Bioinformatics Research Center (BiRC), Aarhus University, Arhus, Denmark.
Mol Biol Evol. 2010 Aug;27(8):1868-76. doi: 10.1093/molbev/msq069. Epub 2010 Mar 8.
It has long been accepted that the structural constraints stemming from the 3D structure of ribosomal RNA (rRNA) lead to coevolution through compensating mutations between interacting sites. State-of-the-art methods for detecting coevolving sites, however, while reaching high levels of specificity and sensitivity for Watson-Crick (WC) pairs of the helices defining the secondary structure, only scarcely reveal tertiary interactions occurring at the level of the 3D structure. In order to understand the relative failure of coevolutionary methods to detect such interactions, we analyze 2,682 interacting sites derived from high-resolution structures, which include a comprehensive data set of rRNA sequences from Archaea and Bacteria. We report a striking difference in the amount of coevolution between WC and non-WC pairs. In order to understand this pattern, we derive fitness landscapes from the geometry of base pairing interactions and construct neutral networks of substitutions for each type of interaction. These networks show that coevolution is a property of WC pairs because, unlike non-WC pairs, their landscapes exhibit fitness valleys, a single mutation in a WC pair resulting in a fitness drop. Second, we used the inferred neutral networks to estimate the level of constraint acting on each type of base pair and show that it correlates negatively with the observed rate of substitutions for all non-WC pairs. WC pairs appear as outliers, fixing more substitutions than expected according to their level of constraint. We here propose that the rate of substitution in WC pairs is due to coevolution resulting from constraints acting at intermediate levels of organization, namely the one of the helical stem with its forming WC pairs. In agreement with this hypothesis, we report a significant excess of intrahelical, inter-WC pairs coevolution compared with interhelices pairs. Altogether, these results show that detailed biochemical knowledge is required and has to be incorporated into evolutionary reasoning in order to understand the fine patterns of variation at the molecular level. They also demonstrate that coevolutionary analysis provides almost exclusively 2D information and only little 3D signal.

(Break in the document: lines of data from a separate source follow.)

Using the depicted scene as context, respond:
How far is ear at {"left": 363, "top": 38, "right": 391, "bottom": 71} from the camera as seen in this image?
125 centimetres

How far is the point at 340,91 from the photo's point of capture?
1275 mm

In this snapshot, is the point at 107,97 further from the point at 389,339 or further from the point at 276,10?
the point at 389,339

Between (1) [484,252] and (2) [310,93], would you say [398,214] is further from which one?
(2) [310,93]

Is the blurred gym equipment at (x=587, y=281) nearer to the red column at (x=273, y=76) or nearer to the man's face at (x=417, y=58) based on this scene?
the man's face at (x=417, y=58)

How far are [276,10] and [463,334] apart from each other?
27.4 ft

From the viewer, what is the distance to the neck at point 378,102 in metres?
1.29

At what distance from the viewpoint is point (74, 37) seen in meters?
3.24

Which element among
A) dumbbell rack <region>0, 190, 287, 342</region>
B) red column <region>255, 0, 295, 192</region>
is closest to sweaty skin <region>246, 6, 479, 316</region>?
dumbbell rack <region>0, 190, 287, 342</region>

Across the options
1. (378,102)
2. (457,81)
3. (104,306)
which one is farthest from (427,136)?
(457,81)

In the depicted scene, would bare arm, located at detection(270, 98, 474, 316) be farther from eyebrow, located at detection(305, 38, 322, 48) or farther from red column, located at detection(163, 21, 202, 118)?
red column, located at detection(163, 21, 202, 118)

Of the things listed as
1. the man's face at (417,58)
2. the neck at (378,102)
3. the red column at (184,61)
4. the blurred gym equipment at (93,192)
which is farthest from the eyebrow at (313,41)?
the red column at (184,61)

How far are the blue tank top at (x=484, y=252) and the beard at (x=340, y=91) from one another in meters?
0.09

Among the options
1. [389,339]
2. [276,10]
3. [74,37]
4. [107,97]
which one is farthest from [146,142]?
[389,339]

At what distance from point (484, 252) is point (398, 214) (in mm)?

长期以来,人们一直认为核糖体 RNA(rRNA)的 3D 结构所带来的结构限制导致了相互作用部位之间的补偿突变而发生共进化。然而,用于检测共进化位点的最先进方法虽然在识别定义二级结构的螺旋中的 Watson-Crick(WC)碱基对方面达到了高特异性和敏感性水平,但几乎无法揭示发生在 3D 结构水平的三级相互作用。为了了解共进化方法相对未能检测到这些相互作用的原因,我们分析了源自高分辨率结构的 2682 个相互作用位点,其中包括来自古菌和细菌的 rRNA 序列的综合数据集。我们报告了 WC 对和非 WC 对之间共进化程度的惊人差异。为了理解这种模式,我们从碱基对相互作用的几何形状中推导出适合度景观,并为每种类型的相互作用构建替代的中性网络。这些网络表明,共进化是 WC 对的一个特性,因为与非 WC 对不同,它们的景观具有适合度谷,即 WC 对中的单个突变会导致适合度下降。其次,我们使用推断出的中性网络来估计每种碱基对的约束水平,并表明它与所有非 WC 对的观察到的替换率呈负相关。WC 对表现为异常值,根据其约束水平固定的替换比预期的多。我们在这里提出,WC 对中的替换率是由于在中间组织水平(即形成 WC 对的螺旋茎)作用的约束下发生的共进化所致。与该假设一致,我们报告了与跨螺旋对相比,螺旋内、跨 WC 对的共进化存在显著过剩。总之,这些结果表明,为了理解分子水平上的细微变异模式,需要详细的生化知识,并将其纳入进化推理中。它们还表明,共进化分析几乎仅提供 2D 信息,并且仅提供很少的 3D 信号。